Exercise directions » With the pictures left out, restate exactly the part below that opens with the line containing "Building Photo - 21318 Leiters Mill Rd" and closes with the line containing "AQUASEAL WADER REPAIR KIT".

Dataset records »
================================

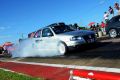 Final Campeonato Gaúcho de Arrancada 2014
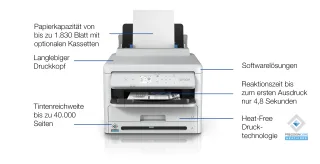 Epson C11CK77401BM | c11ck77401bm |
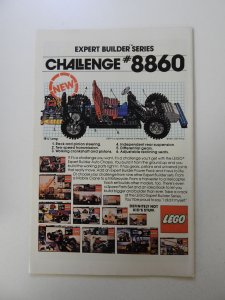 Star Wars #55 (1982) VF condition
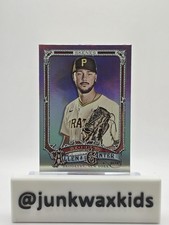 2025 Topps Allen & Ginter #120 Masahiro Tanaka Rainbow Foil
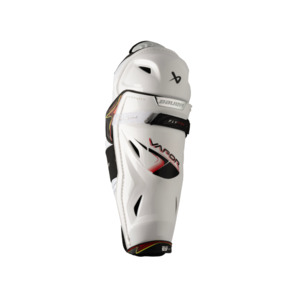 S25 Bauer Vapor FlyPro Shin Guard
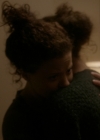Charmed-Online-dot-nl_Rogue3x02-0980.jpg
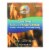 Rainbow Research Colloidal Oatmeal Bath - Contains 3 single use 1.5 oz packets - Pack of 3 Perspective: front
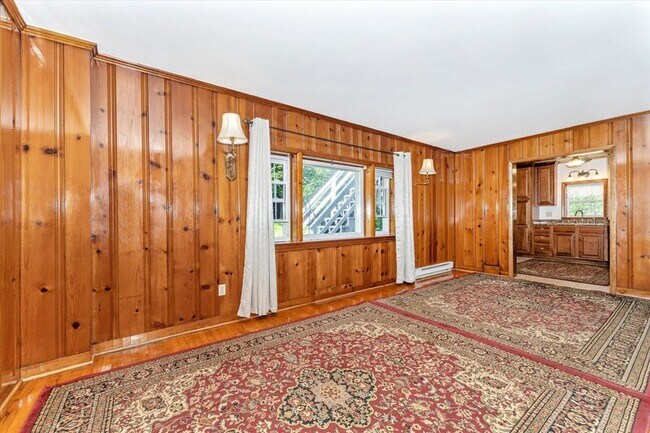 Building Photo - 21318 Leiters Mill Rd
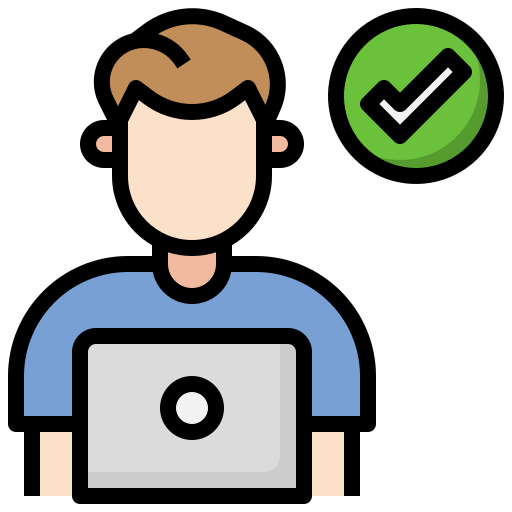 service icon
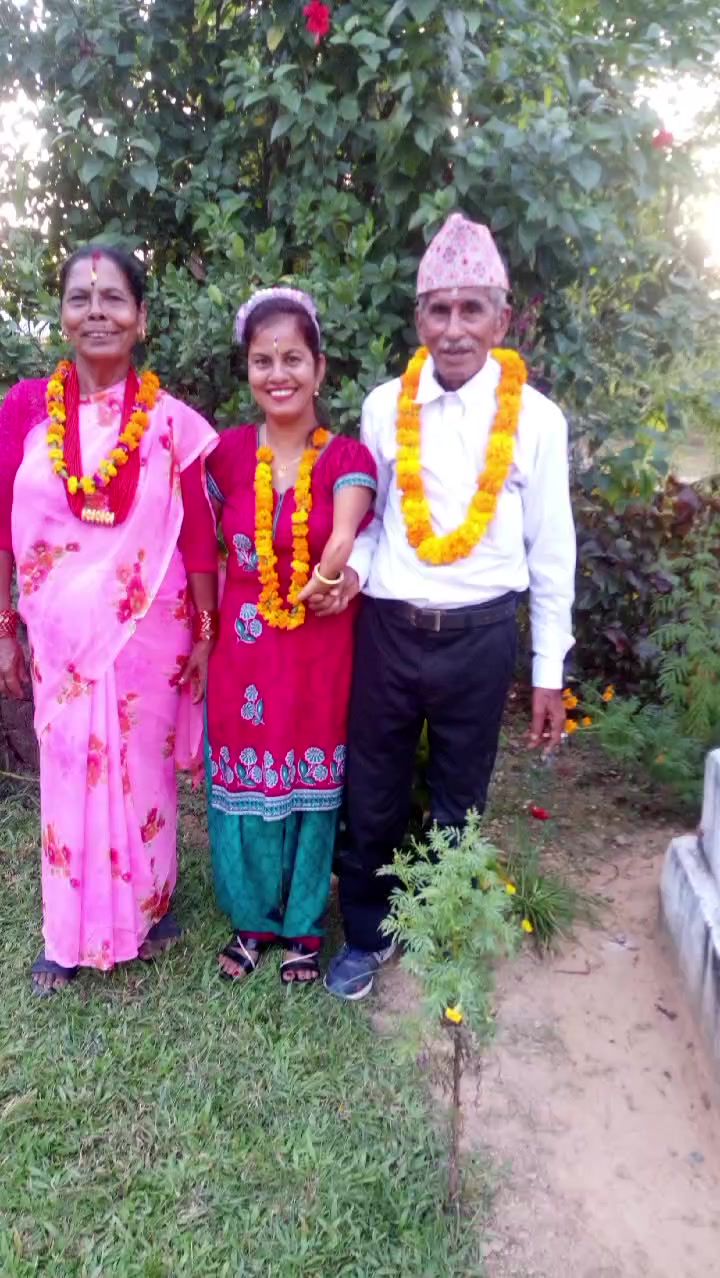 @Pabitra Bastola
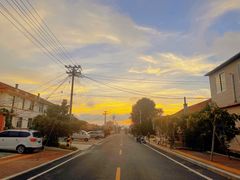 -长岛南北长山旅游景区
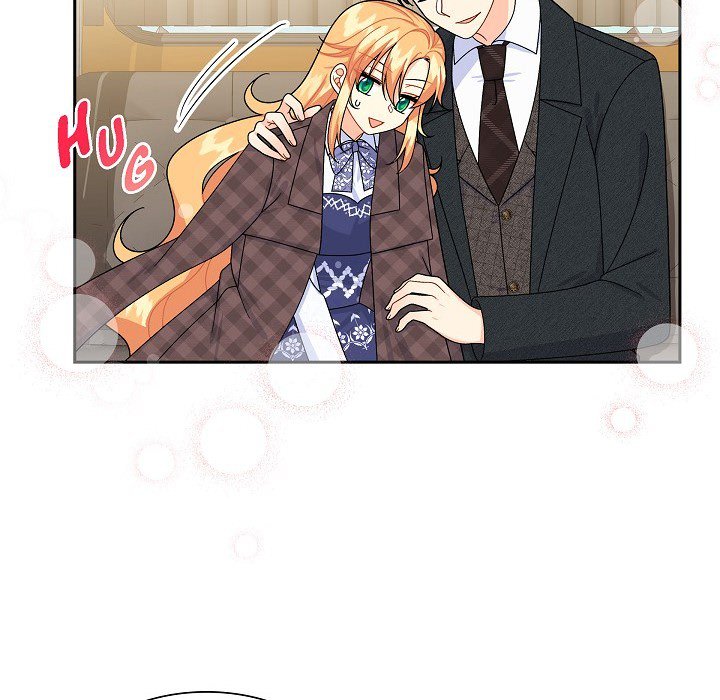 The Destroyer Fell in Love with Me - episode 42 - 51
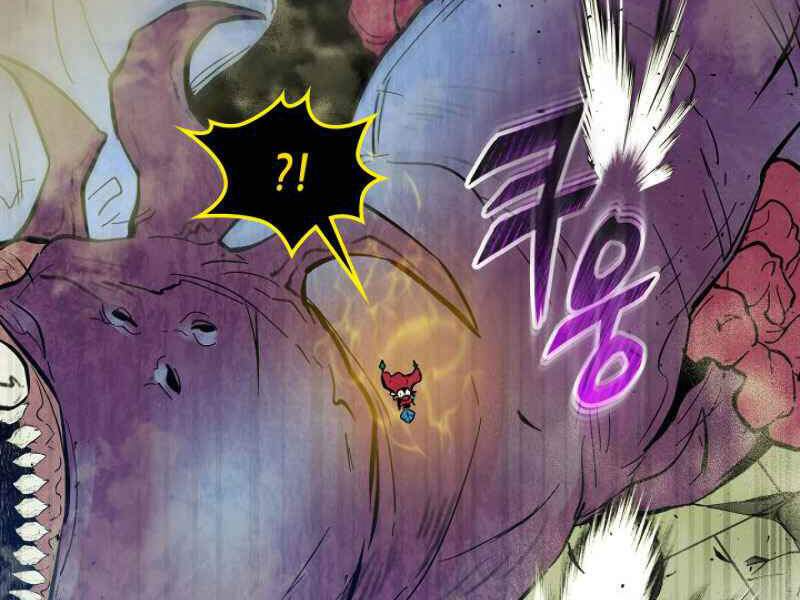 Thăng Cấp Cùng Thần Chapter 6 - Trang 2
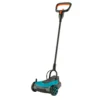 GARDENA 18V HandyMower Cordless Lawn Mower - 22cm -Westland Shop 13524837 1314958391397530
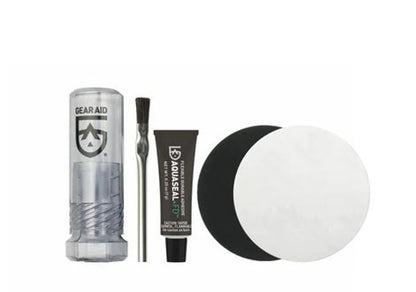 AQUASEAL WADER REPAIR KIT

================================

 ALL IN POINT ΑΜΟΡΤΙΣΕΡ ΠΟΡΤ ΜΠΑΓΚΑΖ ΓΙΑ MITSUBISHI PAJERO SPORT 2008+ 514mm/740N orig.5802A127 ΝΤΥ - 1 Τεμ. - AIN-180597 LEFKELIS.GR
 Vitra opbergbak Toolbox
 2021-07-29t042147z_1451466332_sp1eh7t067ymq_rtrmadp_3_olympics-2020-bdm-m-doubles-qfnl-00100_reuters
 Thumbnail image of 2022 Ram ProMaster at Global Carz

================================

Exercise solution »
 Building Photo - 21318 Leiters Mill Rd
 service icon
 @Pabitra Bastola
 -长岛南北长山旅游景区
 The Destroyer Fell in Love with Me - episode 42 - 51
 Thăng Cấp Cùng Thần Chapter 6 - Trang 2
 GARDENA 18V HandyMower Cordless Lawn Mower - 22cm -Westland Shop 13524837 1314958391397530
 AQUASEAL WADER REPAIR KIT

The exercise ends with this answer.